The gap in median earnings for minority women is even wider. In 2008, the earnings for black women were $31,489, 67.9 percent of men’s earnings (a drop from 68.7 percent in 2007), and Hispanic women’s earnings were $26,846, 58 percent of men’s earnings (a drop from 59 percent in 2007).
In fact, if you look at The National Committee on Pay Equity’s The Wage Gap Over Time table, you’ll see how little the gap has changed in this century. There’s still a battle to make things right.
Ledbetter thought she had won her battle years ago. As a manager at Goodyear Tire & Rubber Co. in Gadsden, Ala., for more than 19 years, she received the top performance award and was one of four area managers — and the only woman — selected to initiate light truck production at the Gadsden plant.
Then, the plant was about to close. Ledbetter decided to retire. Just before she left, someone slipped her an anonymous note that compared her salary to that of three male counterparts.
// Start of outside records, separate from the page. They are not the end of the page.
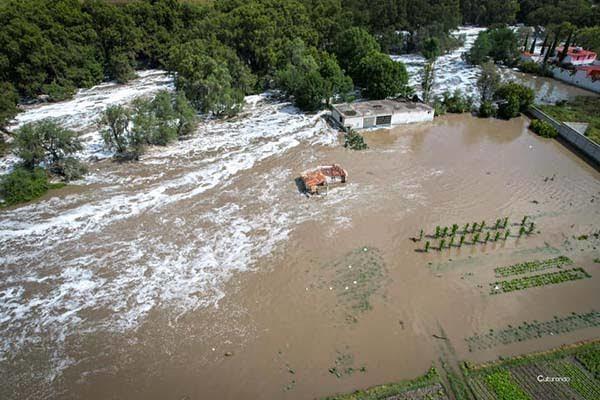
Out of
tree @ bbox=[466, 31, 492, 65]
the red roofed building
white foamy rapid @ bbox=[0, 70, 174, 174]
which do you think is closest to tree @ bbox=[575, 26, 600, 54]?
the red roofed building

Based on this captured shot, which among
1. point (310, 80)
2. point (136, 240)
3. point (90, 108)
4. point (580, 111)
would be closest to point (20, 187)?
point (136, 240)

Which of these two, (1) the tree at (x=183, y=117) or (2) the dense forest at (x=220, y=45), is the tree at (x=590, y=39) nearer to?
(2) the dense forest at (x=220, y=45)

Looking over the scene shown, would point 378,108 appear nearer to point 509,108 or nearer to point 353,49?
point 509,108

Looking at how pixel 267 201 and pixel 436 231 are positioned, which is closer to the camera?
pixel 436 231

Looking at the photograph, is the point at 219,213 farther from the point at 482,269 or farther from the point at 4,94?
the point at 4,94

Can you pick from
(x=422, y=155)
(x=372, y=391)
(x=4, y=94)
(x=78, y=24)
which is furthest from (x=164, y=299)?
(x=78, y=24)

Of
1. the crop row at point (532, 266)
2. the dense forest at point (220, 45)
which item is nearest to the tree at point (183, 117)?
the dense forest at point (220, 45)

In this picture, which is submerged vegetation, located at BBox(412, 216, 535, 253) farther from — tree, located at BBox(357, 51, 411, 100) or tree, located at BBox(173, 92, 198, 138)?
tree, located at BBox(173, 92, 198, 138)
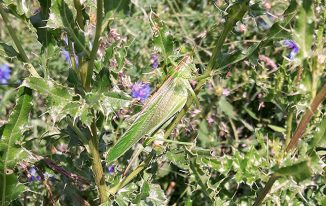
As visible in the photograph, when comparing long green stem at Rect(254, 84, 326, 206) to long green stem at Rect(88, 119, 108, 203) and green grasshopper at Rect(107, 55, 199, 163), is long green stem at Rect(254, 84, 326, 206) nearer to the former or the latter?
green grasshopper at Rect(107, 55, 199, 163)

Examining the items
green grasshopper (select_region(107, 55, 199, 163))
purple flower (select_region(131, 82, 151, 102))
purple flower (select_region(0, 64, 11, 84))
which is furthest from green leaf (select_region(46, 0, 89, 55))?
purple flower (select_region(0, 64, 11, 84))

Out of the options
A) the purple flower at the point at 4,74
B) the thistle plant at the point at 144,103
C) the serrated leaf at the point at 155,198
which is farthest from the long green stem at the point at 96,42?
the purple flower at the point at 4,74

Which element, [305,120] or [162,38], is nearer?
[305,120]

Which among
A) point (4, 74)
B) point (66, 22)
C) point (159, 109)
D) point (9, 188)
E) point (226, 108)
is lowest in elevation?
point (4, 74)

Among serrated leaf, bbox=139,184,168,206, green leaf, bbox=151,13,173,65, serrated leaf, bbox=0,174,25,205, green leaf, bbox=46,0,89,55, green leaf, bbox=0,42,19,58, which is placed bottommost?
serrated leaf, bbox=139,184,168,206

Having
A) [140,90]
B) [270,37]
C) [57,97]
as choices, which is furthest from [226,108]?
[57,97]

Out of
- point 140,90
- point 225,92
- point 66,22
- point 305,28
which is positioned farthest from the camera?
point 225,92

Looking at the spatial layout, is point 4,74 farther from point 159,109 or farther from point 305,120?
point 305,120
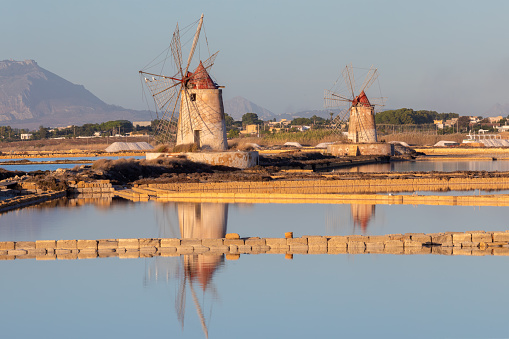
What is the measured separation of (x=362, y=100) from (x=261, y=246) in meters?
35.7

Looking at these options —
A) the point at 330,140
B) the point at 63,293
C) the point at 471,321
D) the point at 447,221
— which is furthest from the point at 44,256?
the point at 330,140

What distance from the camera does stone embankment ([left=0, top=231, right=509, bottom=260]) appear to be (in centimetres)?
947

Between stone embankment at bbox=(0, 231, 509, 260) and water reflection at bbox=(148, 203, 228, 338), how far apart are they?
13.4 inches

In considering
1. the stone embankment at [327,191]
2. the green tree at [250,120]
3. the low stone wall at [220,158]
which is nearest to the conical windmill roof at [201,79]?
the low stone wall at [220,158]

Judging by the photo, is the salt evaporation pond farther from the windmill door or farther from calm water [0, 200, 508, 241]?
the windmill door

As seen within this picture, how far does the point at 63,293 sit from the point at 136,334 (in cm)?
182

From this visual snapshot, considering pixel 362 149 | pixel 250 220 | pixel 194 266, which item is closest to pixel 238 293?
pixel 194 266

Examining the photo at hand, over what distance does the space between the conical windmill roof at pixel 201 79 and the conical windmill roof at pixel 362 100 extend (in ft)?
62.8

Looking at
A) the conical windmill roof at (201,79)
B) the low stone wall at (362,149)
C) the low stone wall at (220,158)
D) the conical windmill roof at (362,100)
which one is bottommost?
the low stone wall at (220,158)

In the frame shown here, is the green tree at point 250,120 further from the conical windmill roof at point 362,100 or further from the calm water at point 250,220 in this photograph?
→ the calm water at point 250,220

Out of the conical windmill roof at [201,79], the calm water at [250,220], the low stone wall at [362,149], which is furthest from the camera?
the low stone wall at [362,149]

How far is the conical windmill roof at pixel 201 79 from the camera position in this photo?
87.4 ft

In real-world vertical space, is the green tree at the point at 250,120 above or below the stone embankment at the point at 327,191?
above

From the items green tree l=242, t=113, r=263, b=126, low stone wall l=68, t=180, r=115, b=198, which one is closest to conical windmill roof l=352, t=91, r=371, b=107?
low stone wall l=68, t=180, r=115, b=198
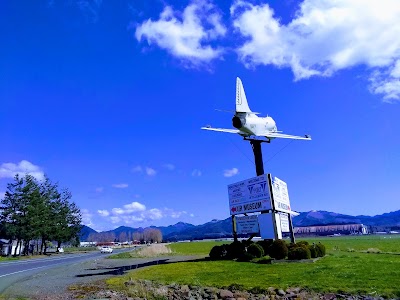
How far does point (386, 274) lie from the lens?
17031 mm

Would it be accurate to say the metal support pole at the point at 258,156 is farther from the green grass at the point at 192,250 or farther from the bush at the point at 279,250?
the green grass at the point at 192,250

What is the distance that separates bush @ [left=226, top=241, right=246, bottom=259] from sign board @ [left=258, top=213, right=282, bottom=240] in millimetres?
2108

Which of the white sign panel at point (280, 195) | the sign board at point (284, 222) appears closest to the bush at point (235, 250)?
the sign board at point (284, 222)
Though she had always suspected pay discrimination, when she was hired she had agreed to never discuss salaries with other workers. Until the note, she had no way of knowing she was being underpaid because of her gender.
Ledbetter filed suit. She won — but on appeal. The Supreme Court ruled against her in Ledbetter v. Goodyear Tire & Rubber Co., overturning her original jury award because she hadn’t filed a charge of discrimination within 180 days of her first discriminatory paycheck.
The Supreme Court’s 2007 decision against Ledbetter reversed more than 40 years of employment law interpretation and implementation.
Although she received no monetary awards for her fight against pay discrimination, her story led to the introduction of the Lilly Ledbetter Fair Pay Restoration Act in 2007, which passed the House of Representatives and Senate in January 2009 and was signed into law by the president on Jan. 29, 2009.
Ledbetter has become an icon of the movement for fair pay.
Still, the Ledbetter Act was only the first hurdle.
Passage of the Paycheck Fairness Act is the next step to build on the Ledbetter bill. It is comprehensive legislation that updates the Equal Pay Act of 1963 and strengthens penalties courts may impose for violations of existing equal pay laws. It also prohibits retaliation against workers who inquire about or share wage information, a critical protection for women to be able to find out if they’re being paid fairly and to do something about it if they’re not.
While Ledbetter restored the law, Paycheck Fairness strengthens it and plugs loopholes in the 1963 Equal Pay Act. The Paycheck Fairness Act was passed by the House alongside the Ledbetter Fair Pay Act in 2009 with more votes than even the Ledbetter Act. But action by the Senate is pending.
In these tough economic times, no one can afford to be shortchanged by pay discrimination. But pay discrimination is more perilous now than ever when so many more families depend on the wages of a woman to make ends meet.